In most commercially available LED bulbs, approximately 75-85% of the electrical power delivered to the bulb may be immediately converted to heat. This heat may limit the operational life of the device. For example, the insulating dielectric typically used in the electrolytic capacitors of LED driver and rectification/regulation circuitry may desiccate rapidly with exposure to the thermal cycles that currently available LED bulbs undergo. Capacitor mortality thus may be a significant problem in existing LED bulb technology.
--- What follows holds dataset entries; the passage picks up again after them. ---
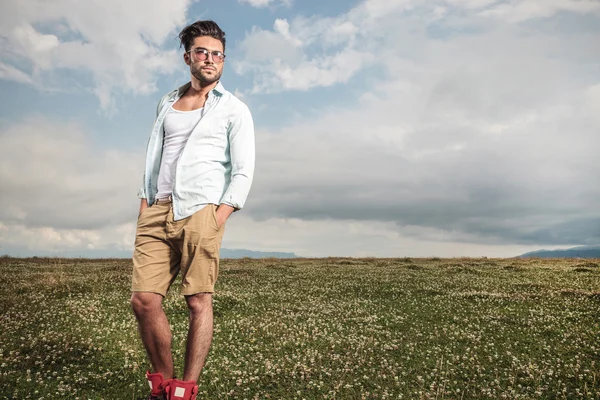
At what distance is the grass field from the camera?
27.6ft

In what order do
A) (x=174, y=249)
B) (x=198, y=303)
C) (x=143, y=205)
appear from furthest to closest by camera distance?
(x=143, y=205) → (x=174, y=249) → (x=198, y=303)

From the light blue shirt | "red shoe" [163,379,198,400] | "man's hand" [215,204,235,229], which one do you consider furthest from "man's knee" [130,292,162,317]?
"man's hand" [215,204,235,229]

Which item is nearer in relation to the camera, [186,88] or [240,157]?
[240,157]

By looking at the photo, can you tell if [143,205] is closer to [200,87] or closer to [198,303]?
[198,303]

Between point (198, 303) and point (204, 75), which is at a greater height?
point (204, 75)

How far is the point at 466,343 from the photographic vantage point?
11594 millimetres

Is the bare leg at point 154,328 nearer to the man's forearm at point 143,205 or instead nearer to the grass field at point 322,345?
the man's forearm at point 143,205

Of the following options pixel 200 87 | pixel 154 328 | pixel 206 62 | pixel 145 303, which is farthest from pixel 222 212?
pixel 206 62

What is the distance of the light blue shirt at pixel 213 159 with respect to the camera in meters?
5.81

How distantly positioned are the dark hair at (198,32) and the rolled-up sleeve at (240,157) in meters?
1.05

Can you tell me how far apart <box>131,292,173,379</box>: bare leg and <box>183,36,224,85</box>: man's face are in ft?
9.76

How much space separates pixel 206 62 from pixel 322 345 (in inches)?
289

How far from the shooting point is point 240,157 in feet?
19.9

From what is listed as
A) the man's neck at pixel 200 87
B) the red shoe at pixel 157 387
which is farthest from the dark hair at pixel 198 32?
the red shoe at pixel 157 387
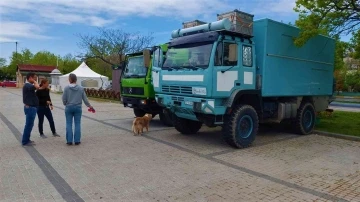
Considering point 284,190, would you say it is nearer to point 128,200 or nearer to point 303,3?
point 128,200

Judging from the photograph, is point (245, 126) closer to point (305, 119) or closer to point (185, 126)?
point (185, 126)

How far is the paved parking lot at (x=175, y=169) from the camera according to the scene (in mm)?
4453

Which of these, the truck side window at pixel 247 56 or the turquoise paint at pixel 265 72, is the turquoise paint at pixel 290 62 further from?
the truck side window at pixel 247 56

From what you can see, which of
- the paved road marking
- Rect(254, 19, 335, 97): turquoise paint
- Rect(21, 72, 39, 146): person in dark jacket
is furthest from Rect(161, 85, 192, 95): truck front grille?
the paved road marking

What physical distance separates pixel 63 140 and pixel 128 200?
4.61 m

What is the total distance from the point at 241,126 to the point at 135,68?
5.17m

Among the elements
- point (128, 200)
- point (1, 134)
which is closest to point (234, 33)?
point (128, 200)

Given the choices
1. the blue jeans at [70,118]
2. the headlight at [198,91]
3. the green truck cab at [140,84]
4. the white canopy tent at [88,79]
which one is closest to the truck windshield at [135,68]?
the green truck cab at [140,84]

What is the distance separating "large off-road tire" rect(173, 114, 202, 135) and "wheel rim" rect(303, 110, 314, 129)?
12.4 ft

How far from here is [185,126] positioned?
9109 millimetres

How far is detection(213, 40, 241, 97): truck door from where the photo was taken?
265 inches

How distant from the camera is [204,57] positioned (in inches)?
274

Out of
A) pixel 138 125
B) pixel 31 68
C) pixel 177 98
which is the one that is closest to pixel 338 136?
pixel 177 98

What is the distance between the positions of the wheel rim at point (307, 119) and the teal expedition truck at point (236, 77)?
0.84ft
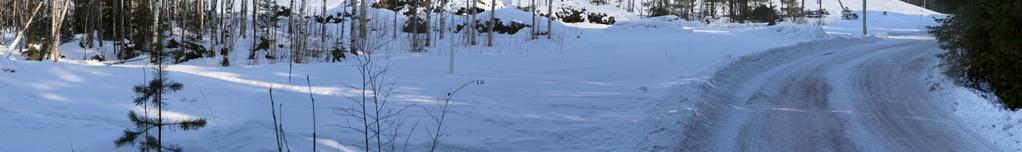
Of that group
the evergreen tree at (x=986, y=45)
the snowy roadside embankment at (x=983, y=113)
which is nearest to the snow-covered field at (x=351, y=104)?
the snowy roadside embankment at (x=983, y=113)

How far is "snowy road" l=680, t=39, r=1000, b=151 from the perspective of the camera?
23.7 feet

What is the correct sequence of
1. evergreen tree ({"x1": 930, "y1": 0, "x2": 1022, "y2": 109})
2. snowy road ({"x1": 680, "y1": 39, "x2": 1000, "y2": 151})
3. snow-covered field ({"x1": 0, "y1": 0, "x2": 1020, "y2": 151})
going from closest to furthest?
snow-covered field ({"x1": 0, "y1": 0, "x2": 1020, "y2": 151})
snowy road ({"x1": 680, "y1": 39, "x2": 1000, "y2": 151})
evergreen tree ({"x1": 930, "y1": 0, "x2": 1022, "y2": 109})

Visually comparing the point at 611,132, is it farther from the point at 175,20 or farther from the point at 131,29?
the point at 175,20

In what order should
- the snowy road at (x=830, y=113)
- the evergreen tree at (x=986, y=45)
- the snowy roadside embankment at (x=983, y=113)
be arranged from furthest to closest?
the evergreen tree at (x=986, y=45) < the snowy roadside embankment at (x=983, y=113) < the snowy road at (x=830, y=113)

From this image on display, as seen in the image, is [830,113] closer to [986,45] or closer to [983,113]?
[983,113]

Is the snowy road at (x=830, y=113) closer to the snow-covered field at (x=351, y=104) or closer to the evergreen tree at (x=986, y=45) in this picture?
the snow-covered field at (x=351, y=104)

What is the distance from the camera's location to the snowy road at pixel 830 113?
721 centimetres

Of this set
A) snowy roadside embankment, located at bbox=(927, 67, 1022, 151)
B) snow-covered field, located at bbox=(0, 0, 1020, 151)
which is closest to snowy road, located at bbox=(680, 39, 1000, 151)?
snowy roadside embankment, located at bbox=(927, 67, 1022, 151)

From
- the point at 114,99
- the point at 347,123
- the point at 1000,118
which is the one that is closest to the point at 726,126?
the point at 1000,118

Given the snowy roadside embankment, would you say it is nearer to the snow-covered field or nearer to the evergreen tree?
the snow-covered field

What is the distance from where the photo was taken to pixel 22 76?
9320 mm

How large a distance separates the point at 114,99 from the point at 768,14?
42605mm

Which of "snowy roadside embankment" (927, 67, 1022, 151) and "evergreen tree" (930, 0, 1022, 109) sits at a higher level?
"evergreen tree" (930, 0, 1022, 109)

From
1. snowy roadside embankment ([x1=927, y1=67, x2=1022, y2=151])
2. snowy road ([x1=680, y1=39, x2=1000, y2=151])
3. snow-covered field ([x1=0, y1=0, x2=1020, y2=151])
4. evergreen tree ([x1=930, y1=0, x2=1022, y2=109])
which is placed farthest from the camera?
evergreen tree ([x1=930, y1=0, x2=1022, y2=109])
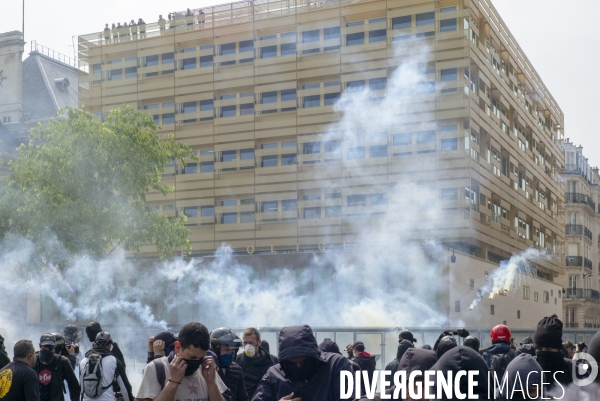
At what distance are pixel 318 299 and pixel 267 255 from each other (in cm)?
370

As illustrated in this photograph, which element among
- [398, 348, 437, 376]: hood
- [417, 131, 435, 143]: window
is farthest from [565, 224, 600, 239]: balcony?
[398, 348, 437, 376]: hood

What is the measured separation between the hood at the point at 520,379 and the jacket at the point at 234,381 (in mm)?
2503

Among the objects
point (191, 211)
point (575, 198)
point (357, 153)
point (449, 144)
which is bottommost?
point (191, 211)

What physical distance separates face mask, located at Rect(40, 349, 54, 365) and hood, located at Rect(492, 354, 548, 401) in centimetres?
546

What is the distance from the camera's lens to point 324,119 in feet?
142

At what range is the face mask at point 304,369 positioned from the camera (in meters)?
4.87

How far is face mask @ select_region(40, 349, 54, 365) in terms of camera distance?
8688mm

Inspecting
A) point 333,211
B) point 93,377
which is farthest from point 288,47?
point 93,377

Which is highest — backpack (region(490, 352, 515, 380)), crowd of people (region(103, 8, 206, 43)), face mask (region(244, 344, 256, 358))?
crowd of people (region(103, 8, 206, 43))

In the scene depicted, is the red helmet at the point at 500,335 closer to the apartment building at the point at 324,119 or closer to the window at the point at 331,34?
the apartment building at the point at 324,119

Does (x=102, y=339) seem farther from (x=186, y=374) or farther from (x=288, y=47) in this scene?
(x=288, y=47)

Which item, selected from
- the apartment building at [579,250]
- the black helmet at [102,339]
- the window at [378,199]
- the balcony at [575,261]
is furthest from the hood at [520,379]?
the balcony at [575,261]

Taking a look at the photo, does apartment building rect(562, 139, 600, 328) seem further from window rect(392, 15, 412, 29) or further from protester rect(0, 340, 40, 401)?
protester rect(0, 340, 40, 401)

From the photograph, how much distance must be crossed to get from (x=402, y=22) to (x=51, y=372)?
35.6 m
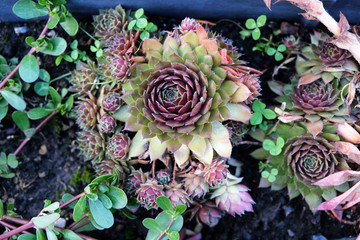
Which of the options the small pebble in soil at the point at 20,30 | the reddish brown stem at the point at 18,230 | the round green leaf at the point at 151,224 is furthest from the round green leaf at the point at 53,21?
the round green leaf at the point at 151,224

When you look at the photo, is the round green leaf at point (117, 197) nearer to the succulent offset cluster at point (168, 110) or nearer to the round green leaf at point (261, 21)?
the succulent offset cluster at point (168, 110)

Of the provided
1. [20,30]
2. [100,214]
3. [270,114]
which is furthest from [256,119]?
[20,30]

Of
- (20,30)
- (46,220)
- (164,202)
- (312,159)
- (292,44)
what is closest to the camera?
(46,220)

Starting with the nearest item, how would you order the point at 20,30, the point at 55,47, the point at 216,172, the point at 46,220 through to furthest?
the point at 46,220, the point at 216,172, the point at 55,47, the point at 20,30

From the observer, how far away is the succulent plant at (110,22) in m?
1.84

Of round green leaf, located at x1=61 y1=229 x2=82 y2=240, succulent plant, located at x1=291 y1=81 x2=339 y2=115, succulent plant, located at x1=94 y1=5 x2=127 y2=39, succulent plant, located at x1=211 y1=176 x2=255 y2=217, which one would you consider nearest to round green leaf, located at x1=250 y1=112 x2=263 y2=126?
succulent plant, located at x1=291 y1=81 x2=339 y2=115

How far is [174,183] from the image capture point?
1.75 metres

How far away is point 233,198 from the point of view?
1825 mm

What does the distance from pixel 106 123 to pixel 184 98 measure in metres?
0.45

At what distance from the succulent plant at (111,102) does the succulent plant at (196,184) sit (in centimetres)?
48

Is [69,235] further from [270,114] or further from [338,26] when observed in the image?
[338,26]

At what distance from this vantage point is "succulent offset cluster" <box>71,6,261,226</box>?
1526 mm

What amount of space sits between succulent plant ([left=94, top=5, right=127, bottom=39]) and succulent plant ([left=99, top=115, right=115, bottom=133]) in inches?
17.5

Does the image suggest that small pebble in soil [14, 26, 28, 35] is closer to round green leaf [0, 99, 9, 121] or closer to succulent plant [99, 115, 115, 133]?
round green leaf [0, 99, 9, 121]
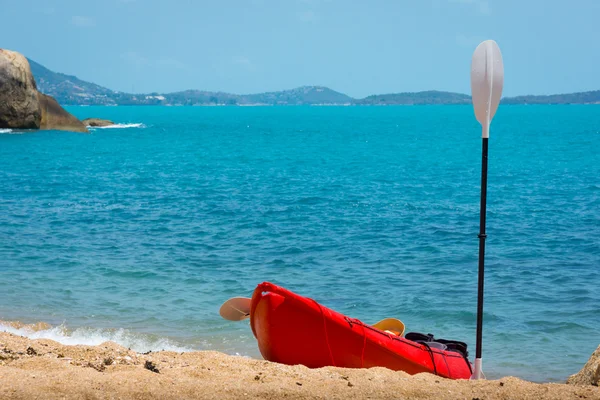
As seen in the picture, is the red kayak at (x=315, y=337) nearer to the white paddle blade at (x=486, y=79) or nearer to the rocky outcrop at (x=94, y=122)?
the white paddle blade at (x=486, y=79)

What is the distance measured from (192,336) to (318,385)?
5.11 m

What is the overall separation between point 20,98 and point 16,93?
1035 mm

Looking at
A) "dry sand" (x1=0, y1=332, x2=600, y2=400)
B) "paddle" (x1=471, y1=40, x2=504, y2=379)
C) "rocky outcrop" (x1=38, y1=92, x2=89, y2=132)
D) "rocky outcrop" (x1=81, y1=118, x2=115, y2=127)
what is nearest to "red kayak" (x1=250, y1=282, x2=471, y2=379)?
"dry sand" (x1=0, y1=332, x2=600, y2=400)

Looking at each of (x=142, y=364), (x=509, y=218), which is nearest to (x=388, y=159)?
(x=509, y=218)

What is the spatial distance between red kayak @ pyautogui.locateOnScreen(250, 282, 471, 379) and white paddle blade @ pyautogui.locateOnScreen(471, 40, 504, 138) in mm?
2463

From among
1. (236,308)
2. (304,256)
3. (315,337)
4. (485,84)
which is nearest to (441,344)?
(315,337)

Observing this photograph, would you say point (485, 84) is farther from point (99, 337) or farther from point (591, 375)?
point (99, 337)

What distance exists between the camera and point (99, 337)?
11.2 metres

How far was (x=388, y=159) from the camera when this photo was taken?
5194 centimetres

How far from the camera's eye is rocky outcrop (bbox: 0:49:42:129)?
190ft

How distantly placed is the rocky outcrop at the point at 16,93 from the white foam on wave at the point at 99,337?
50891 millimetres

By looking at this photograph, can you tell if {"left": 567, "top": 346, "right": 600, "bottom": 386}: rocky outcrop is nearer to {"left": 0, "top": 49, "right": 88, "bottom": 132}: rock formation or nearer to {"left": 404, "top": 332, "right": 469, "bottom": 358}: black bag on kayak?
{"left": 404, "top": 332, "right": 469, "bottom": 358}: black bag on kayak

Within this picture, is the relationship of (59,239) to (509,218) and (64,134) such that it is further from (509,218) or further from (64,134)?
(64,134)

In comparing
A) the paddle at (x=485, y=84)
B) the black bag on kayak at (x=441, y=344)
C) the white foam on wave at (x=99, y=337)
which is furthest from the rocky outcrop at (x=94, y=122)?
the paddle at (x=485, y=84)
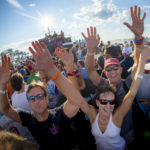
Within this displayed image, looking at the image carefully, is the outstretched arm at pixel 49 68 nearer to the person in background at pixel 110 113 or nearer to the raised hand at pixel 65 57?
the person in background at pixel 110 113

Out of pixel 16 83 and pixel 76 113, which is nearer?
pixel 76 113

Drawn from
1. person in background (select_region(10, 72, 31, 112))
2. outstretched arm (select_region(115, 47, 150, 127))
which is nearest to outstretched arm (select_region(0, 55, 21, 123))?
person in background (select_region(10, 72, 31, 112))

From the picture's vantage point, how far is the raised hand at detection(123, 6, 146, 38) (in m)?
2.05

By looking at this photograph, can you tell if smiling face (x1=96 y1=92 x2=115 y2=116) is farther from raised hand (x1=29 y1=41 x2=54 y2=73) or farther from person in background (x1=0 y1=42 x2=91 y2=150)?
raised hand (x1=29 y1=41 x2=54 y2=73)

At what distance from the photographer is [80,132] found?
212 centimetres

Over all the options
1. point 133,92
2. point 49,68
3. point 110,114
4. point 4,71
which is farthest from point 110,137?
point 4,71

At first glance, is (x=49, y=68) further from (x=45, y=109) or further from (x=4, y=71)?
(x=4, y=71)

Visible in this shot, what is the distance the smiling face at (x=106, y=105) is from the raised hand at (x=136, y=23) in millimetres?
1226

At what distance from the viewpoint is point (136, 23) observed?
2068 millimetres

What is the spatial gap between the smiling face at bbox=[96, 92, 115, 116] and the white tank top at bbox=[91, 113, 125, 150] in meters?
0.12

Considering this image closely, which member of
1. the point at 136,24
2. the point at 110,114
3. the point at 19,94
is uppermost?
the point at 136,24

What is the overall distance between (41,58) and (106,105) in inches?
46.6

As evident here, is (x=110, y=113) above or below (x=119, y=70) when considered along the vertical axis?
below

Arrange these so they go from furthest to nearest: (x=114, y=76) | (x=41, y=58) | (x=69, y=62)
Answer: (x=114, y=76) → (x=69, y=62) → (x=41, y=58)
One example of a currently available LED bulb for residential/commercial use would be the EcoSmart Model ECS38 LED bulb 100 (see FIG. 1), which can consume 18 W of electrical power and can provide a light output of 850 lumens, which is about the equivalent of a 60 W incandescent bulb. The bulb 100 utilizes passive fins, e.g. fin 112 to dissipate heat generated by the light source 120. The total internal power dissipation of the ECS38 bulb may be about 16 W, which can result in a package temperature rise of 23° C. above ambient (measured at the coolest point on the finned aluminum heat sink, which may be at the perimeter 114 of the heat sink which is farthest away from the heat source), corresponding to a heat sink thermal resistance of 1.4° C./W.
Furthermore, blue LEDs are typically used in most residential/commercial lighting applications, in which case the blue light emitted is first converted to white light. However, this conversion process may impose further inefficiencies in currently available LED bulbs.